- _Task to complete_
Rewrite the material from the line containing "Of these objects" to the line containing "21250 millimetres", putting "truck door window" in place of "truck side window" and keeping everything else unchanged.

- _Provided information_
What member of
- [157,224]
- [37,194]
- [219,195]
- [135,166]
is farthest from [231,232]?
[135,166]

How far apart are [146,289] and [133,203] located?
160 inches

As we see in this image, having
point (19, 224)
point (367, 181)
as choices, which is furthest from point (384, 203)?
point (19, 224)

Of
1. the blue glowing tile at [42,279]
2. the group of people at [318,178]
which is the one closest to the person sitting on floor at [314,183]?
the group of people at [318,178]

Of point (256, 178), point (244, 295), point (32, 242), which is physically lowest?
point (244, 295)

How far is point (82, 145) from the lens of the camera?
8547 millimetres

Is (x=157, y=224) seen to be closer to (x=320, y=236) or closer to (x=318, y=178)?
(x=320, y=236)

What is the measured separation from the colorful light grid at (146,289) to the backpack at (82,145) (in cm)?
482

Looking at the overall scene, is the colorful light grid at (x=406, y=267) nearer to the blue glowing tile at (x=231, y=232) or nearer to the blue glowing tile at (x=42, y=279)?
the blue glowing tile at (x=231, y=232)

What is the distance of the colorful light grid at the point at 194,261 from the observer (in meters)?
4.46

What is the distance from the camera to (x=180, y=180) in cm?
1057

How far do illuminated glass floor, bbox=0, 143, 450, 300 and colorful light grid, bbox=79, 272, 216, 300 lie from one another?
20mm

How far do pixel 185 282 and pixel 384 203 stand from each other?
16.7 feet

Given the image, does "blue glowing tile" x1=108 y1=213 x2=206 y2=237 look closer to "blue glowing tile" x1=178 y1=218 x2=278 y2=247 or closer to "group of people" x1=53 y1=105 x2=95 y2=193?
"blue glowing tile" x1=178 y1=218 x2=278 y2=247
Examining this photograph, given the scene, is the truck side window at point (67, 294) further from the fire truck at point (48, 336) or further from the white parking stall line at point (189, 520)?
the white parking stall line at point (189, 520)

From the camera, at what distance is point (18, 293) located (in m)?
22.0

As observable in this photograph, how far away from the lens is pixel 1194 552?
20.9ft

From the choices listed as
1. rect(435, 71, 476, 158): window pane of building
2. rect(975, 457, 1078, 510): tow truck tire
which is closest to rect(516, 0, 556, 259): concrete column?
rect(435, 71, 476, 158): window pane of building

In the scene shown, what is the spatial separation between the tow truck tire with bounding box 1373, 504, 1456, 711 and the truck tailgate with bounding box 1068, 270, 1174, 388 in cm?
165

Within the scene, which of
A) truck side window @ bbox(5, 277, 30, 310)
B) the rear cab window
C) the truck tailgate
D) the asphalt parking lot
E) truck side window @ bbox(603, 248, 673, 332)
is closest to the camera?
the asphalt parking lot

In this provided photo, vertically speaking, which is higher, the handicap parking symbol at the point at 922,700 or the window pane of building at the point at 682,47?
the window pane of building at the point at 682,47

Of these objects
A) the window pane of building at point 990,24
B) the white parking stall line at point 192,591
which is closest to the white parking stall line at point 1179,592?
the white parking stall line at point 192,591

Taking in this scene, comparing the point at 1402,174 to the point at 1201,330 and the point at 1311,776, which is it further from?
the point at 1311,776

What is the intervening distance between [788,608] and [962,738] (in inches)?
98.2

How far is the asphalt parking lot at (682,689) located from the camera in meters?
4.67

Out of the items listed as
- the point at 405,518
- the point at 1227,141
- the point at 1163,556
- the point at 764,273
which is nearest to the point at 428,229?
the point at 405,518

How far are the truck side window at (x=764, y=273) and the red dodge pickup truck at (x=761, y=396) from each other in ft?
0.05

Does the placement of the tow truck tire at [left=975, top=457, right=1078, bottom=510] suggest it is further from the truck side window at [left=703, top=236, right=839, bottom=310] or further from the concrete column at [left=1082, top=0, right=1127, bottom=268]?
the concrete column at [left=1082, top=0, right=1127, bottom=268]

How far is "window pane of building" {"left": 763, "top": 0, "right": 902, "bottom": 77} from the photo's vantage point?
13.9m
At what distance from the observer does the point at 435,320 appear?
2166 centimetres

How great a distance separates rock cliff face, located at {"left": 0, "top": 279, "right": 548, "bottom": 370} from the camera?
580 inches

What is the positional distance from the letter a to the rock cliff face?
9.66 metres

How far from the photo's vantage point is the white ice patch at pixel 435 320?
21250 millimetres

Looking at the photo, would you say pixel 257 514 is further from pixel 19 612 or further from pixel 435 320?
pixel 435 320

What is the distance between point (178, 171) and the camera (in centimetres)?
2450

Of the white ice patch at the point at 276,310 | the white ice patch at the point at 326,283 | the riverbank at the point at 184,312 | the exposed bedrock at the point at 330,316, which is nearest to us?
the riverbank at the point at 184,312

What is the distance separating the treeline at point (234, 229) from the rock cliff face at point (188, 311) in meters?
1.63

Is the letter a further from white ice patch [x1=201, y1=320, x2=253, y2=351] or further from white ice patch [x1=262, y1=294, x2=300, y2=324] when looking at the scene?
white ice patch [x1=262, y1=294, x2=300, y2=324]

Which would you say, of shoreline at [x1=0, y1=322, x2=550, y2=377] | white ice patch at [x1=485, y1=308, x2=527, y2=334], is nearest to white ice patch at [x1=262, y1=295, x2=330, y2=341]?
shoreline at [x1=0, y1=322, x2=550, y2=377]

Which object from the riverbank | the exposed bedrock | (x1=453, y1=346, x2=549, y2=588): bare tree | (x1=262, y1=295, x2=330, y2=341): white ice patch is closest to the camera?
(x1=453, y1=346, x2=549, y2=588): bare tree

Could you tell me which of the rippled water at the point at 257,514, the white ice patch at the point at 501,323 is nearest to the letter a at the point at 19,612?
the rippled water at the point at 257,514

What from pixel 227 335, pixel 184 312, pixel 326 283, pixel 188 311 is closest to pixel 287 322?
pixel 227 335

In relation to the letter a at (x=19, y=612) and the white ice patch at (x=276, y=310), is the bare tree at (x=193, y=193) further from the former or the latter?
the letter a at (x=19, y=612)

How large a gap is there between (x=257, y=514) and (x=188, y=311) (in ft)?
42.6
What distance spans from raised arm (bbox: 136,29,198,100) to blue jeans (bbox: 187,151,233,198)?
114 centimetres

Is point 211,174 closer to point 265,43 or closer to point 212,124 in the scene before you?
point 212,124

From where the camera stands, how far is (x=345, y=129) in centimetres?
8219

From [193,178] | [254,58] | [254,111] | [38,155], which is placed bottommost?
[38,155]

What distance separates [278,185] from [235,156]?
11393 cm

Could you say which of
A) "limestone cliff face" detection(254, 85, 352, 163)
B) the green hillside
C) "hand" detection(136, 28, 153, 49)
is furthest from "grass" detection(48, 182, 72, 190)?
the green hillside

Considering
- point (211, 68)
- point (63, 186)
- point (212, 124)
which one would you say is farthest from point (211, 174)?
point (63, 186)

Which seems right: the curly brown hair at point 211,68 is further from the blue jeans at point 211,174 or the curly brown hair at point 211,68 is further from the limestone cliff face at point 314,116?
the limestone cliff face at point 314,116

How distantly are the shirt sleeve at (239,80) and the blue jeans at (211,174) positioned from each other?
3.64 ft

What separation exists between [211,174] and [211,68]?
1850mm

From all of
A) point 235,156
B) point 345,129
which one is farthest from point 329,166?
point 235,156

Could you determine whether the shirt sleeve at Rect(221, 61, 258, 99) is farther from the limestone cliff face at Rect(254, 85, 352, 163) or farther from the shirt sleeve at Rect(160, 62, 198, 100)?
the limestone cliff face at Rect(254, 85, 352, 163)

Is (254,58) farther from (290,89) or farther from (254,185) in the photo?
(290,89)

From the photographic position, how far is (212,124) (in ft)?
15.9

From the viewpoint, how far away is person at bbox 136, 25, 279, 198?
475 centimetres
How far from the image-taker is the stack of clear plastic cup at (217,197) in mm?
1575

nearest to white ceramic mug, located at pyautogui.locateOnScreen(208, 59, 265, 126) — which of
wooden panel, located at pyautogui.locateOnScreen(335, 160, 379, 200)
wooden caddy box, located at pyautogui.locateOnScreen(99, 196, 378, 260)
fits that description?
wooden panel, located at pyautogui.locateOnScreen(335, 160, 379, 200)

- _Exercise result_
Of these objects
A) the window pane of building at point 990,24
B) the white parking stall line at point 192,591
which is closest to the white parking stall line at point 1179,592?
the white parking stall line at point 192,591

Taking in this scene, comparing the point at 1402,174 to the point at 1201,330 and the point at 1311,776, which is it further from?
the point at 1311,776

What is the intervening distance between [788,608] and [962,738] (in inches)?
98.2

How far is the asphalt parking lot at (682,689) located from the camera in meters?
4.67

Out of the items listed as
- the point at 405,518
- the point at 1227,141
- the point at 1163,556
- the point at 764,273
which is nearest to the point at 428,229?
the point at 405,518

How far are the truck door window at (x=764, y=273) and the red dodge pickup truck at (x=761, y=396) from each other in ft?
0.05

Does the placement of the tow truck tire at [left=975, top=457, right=1078, bottom=510] suggest it is further from the truck door window at [left=703, top=236, right=839, bottom=310] or further from the concrete column at [left=1082, top=0, right=1127, bottom=268]?
the concrete column at [left=1082, top=0, right=1127, bottom=268]

How far is "window pane of building" {"left": 763, "top": 0, "right": 902, "bottom": 77} from the photo's vantage point?
13.9m
At what distance from the observer does the point at 435,320 appear?
2166 centimetres

How great a distance separates rock cliff face, located at {"left": 0, "top": 279, "right": 548, "bottom": 370} from the camera?
580 inches

What is the positional distance from the letter a to the rock cliff face?
9.66 metres

How far from the photo's vantage point is the white ice patch at pixel 435 320?
21250 millimetres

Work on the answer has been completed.